Reproduce verbatim the stretch of the news article about Joey Jagan from "And for the" through "PPP government following.".

Excerpt -
┌──

Another stalemate after May 11 would force cooperation – Joey Jagan

– says PPP has moved away from Cheddi’s vision

Another stalemate in the National Assembly with no party gaining the majority of seats is the best outcome at the upcoming May 11 poll, as this would force the politicians to come together and talk, according to Dr Joey Jagan, son of the PPP’s founder the late president Cheddi Jagan.

“That is why the elections that is coming in a lot of ways I hope and pray … the elections result is the same as it was in 2011 because that will force the players involved to come together and bargain…,” he said during an interview with the Sunday Stabroek.

And for the first time in its history no Jagan is expected to be a candidate on the PPP’s list. Joey Jagan was the last to do so at the 2011 elections and he said that this should not be seen as an issue, pointing out that the party has moved away from what his father would have envisioned.

Joey Jagan
Joey Jagan

According to him, there is no Kamla Persad-Bissessar in Guyana. Persad-Bissessar, Prime Minister of Trinidad & Tobago, is known for firing her ministers who commit infractions. Jagan said that she is the epitome of good leadership in the Caribbean and one that he does not see the PPP government following.

He mentioned the inquiry that uncovered financial irregularities at the state broadcaster, NCN, that ensnared its former programme manager, Martin Goolsarran and Chief Executive Officer (CEO) Mohammed ‘Fuzzy’ Sattaur, and which President Donald Ramotar has refused to act upon. Both Goolsarran and Sattaur have been known for being close to the party and they were both allowed to leave the company without any real sanction.

In June 2012, the NCN Board launched an investigation into suspected financial irregularities at the network. Sattaur subsequently resigned and Goolsarran was suspended. He was initially suspended for eight weeks without pay for allegedly attempting to cover up financial irregularities by pressuring staff to prepare backdated invoices, among other things. The suspension was later extended indefinitely.

“To this day there has been no resolution, nobody has been called to heels if that was Ms Kamla Persad-Bissessar that would have been settled long ago. So what are we really doing here?” Dr Jagan questioned.

Known to be a thorn in the PPP’s side for years, Jagan said unless the country gets leadership like what obtains in Trinidad and portrayed by US President Barack Obama we are not going to move forward.

He said should it be the same scenario as 2011 the PPP/C would then be forced to deal and bargain with the opposition, something he has been advocating for quite some time.


Jagan dismissed talks that there might have been some kind of mistake that would have led the PPP/C to lose the majority in Parliament pointing out that he had campaigned with the party at the last elections “and I could tell you I was worried after the first month of campaigning, because I was in the Corentyne and I saw the turnout of crowds wherever I went and it was very low, they were bussing in people.

“The PPP have serious problems in their own areas but that doesn’t mean that the opposition will gain grounds there because of the whole racial and political set up of this country and that’s why we have to break out of that…,” he said.

He said the best solution for the country was for President Ramotar to bring the opposition into his government and “run this country in the right way and carry us forward by incorporating the whole population.”

Asked whether with the country’s ingrained racial issues this can indeed become a reality Jagan said: “Yes because God is good.”

└──

Dataset records -
┌──

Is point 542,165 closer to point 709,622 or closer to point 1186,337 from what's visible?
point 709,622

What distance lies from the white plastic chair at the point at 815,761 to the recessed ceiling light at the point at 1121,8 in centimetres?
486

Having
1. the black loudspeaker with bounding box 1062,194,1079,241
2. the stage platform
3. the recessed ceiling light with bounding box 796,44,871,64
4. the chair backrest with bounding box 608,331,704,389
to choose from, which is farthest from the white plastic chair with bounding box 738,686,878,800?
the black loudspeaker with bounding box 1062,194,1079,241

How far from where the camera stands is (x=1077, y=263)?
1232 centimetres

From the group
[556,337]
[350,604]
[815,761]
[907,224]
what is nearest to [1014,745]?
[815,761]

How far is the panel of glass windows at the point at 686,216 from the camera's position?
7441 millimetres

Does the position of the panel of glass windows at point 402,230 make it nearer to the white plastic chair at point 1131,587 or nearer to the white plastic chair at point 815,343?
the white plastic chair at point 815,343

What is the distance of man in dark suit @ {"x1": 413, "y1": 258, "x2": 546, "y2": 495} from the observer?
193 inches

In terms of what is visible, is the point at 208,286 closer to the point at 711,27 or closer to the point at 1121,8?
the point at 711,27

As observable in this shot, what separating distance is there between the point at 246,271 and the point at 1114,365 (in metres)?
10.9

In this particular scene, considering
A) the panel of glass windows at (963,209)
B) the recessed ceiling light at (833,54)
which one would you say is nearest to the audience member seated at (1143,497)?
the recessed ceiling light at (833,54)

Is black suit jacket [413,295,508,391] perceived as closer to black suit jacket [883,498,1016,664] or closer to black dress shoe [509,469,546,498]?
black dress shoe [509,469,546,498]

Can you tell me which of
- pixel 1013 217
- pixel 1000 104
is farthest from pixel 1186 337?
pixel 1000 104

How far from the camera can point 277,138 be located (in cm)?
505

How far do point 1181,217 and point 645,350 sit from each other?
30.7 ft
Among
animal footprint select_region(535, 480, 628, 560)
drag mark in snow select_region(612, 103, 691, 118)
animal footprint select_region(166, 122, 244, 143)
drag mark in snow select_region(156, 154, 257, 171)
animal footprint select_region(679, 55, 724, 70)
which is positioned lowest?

└──

Task solution -
And for the first time in its history no Jagan is expected to be a candidate on the PPP’s list. Joey Jagan was the last to do so at the 2011 elections and he said that this should not be seen as an issue, pointing out that the party has moved away from what his father would have envisioned.

Joey Jagan
Joey Jagan

According to him, there is no Kamla Persad-Bissessar in Guyana. Persad-Bissessar, Prime Minister of Trinidad & Tobago, is known for firing her ministers who commit infractions. Jagan said that she is the epitome of good leadership in the Caribbean and one that he does not see the PPP government following.